Task prompt -
Exact copies are required of the lines from the line containing "What is true: is" through the final line of the listing, both included, and of no other lines.

## Start Provided data

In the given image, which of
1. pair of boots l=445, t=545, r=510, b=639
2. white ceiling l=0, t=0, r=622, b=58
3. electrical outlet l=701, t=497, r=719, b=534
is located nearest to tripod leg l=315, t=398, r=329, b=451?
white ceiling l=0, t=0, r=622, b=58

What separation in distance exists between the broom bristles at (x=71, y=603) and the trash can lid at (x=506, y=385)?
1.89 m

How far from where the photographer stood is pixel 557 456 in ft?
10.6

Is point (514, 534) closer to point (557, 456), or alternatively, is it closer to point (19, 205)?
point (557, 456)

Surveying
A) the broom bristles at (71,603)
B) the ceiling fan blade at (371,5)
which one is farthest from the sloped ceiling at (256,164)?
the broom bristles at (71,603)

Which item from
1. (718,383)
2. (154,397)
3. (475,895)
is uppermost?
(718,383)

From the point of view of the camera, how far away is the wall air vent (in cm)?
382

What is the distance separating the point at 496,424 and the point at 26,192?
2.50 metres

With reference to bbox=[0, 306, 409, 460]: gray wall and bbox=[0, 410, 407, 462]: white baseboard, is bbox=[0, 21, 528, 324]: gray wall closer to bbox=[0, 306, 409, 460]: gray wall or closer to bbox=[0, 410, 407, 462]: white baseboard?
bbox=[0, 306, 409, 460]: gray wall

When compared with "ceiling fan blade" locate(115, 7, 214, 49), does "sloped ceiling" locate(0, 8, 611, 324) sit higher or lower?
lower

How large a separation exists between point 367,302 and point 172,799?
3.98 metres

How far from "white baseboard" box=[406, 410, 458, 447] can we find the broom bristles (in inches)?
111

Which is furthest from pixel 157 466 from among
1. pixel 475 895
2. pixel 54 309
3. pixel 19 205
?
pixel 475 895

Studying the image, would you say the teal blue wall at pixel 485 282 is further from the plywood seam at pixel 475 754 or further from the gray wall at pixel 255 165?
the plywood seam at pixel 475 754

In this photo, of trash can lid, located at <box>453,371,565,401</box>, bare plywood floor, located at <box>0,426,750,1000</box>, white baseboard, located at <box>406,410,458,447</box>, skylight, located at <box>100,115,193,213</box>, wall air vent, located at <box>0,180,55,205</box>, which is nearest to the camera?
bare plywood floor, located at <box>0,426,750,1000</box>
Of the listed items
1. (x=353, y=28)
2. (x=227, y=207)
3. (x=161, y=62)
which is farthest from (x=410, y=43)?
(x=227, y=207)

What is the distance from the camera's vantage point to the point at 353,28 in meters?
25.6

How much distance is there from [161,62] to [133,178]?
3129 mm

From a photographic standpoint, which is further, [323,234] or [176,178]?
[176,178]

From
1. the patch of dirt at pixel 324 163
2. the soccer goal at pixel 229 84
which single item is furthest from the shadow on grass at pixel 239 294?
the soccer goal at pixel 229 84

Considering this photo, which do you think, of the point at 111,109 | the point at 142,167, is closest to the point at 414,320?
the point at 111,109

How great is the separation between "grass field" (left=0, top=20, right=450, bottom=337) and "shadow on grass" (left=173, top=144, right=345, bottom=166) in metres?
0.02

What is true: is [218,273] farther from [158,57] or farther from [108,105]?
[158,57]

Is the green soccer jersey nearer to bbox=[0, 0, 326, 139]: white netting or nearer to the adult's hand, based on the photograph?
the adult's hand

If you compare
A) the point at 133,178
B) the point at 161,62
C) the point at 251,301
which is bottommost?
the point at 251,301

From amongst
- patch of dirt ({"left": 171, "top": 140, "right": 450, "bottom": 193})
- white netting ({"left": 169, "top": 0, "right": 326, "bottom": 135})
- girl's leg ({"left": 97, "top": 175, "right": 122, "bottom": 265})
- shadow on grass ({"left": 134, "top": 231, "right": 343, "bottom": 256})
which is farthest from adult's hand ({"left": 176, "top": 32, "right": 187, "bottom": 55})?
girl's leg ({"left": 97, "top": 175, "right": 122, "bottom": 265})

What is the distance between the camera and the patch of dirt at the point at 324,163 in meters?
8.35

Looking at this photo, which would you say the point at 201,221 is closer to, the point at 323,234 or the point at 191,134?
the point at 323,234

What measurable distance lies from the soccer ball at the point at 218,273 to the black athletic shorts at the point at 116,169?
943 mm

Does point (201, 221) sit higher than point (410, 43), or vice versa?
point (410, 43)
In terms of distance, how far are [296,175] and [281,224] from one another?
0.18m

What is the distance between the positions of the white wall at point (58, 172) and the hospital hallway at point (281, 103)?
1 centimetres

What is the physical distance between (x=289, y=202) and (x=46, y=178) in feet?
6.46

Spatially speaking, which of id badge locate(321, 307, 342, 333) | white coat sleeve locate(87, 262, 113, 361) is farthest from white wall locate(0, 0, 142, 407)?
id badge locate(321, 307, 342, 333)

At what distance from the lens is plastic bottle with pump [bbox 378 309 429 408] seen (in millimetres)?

## End Provided data

Expected answer -
What is true: is [218,273] farther from [158,57] or farther from [108,105]?
[158,57]

Is the green soccer jersey nearer to bbox=[0, 0, 326, 139]: white netting or nearer to the adult's hand, based on the photograph?
the adult's hand

If you compare
A) the point at 133,178
B) the point at 161,62
C) the point at 251,301
which is bottommost?
the point at 251,301

From amongst
- patch of dirt ({"left": 171, "top": 140, "right": 450, "bottom": 193})
- white netting ({"left": 169, "top": 0, "right": 326, "bottom": 135})
- girl's leg ({"left": 97, "top": 175, "right": 122, "bottom": 265})
- shadow on grass ({"left": 134, "top": 231, "right": 343, "bottom": 256})
which is farthest from adult's hand ({"left": 176, "top": 32, "right": 187, "bottom": 55})?
girl's leg ({"left": 97, "top": 175, "right": 122, "bottom": 265})

What is the distance between the camera and the patch of dirt at the point at 324,163 in meters?
8.35

Looking at this photo, which would you say the point at 201,221 is closer to, the point at 323,234 or the point at 191,134?
the point at 323,234

What measurable distance lies from the soccer ball at the point at 218,273 to the black athletic shorts at the point at 116,169?
943 mm

Does point (201, 221) sit higher than point (410, 43), or vice versa?
point (410, 43)
In terms of distance, how far are [296,175] and [281,224] from one another?
0.18m

What is the distance between the positions of the white wall at point (58, 172) and the hospital hallway at point (281, 103)?
1 centimetres

What is the physical distance between (x=289, y=202) and (x=46, y=178) in feet?
6.46

Spatially speaking, which of id badge locate(321, 307, 342, 333) | white coat sleeve locate(87, 262, 113, 361) is farthest from white wall locate(0, 0, 142, 407)?
id badge locate(321, 307, 342, 333)

At what distance from the lens is plastic bottle with pump [bbox 378 309 429 408] seen (in millimetres)?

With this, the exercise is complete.